Return every line of the items below that contains the word "from", in any capitalization, copying each line unchanged.

SUPPLIED RECORDS:
::::::
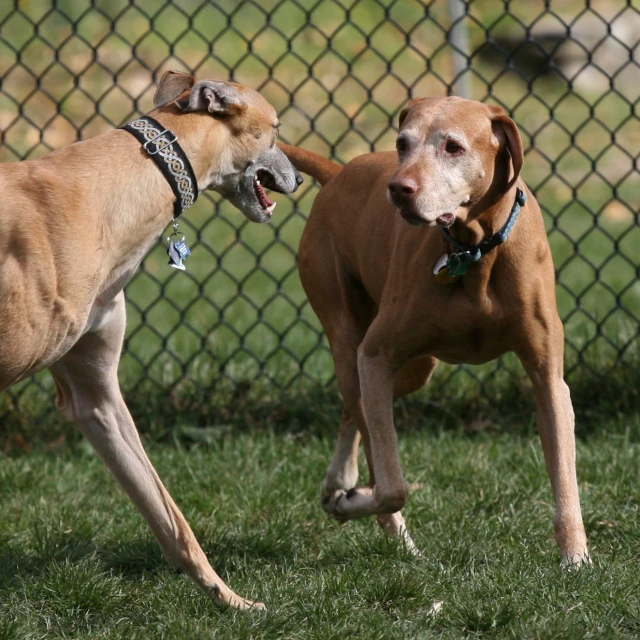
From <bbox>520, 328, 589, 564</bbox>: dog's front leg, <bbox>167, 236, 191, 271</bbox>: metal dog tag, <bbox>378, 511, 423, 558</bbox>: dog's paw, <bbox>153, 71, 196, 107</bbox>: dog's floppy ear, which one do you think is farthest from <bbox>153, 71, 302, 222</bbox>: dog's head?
::::::
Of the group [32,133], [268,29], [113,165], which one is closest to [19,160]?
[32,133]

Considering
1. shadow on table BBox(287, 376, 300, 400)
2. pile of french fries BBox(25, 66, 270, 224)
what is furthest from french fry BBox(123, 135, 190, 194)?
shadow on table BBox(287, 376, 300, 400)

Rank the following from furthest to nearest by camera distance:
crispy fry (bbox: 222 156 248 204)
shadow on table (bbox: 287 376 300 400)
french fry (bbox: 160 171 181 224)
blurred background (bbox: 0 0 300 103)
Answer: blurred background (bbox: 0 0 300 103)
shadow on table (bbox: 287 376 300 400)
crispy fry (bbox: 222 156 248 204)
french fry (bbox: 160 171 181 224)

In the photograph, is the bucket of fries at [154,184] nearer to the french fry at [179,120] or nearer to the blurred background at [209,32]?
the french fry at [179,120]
::::::
RESULT BELOW:
From <bbox>520, 328, 589, 564</bbox>: dog's front leg, <bbox>167, 236, 191, 271</bbox>: metal dog tag, <bbox>378, 511, 423, 558</bbox>: dog's paw, <bbox>153, 71, 196, 107</bbox>: dog's floppy ear, which one do you think is farthest from <bbox>153, 71, 302, 222</bbox>: dog's head?
what is furthest from french fry BBox(123, 135, 190, 194)?
Rank the following from furthest to nearest by camera distance:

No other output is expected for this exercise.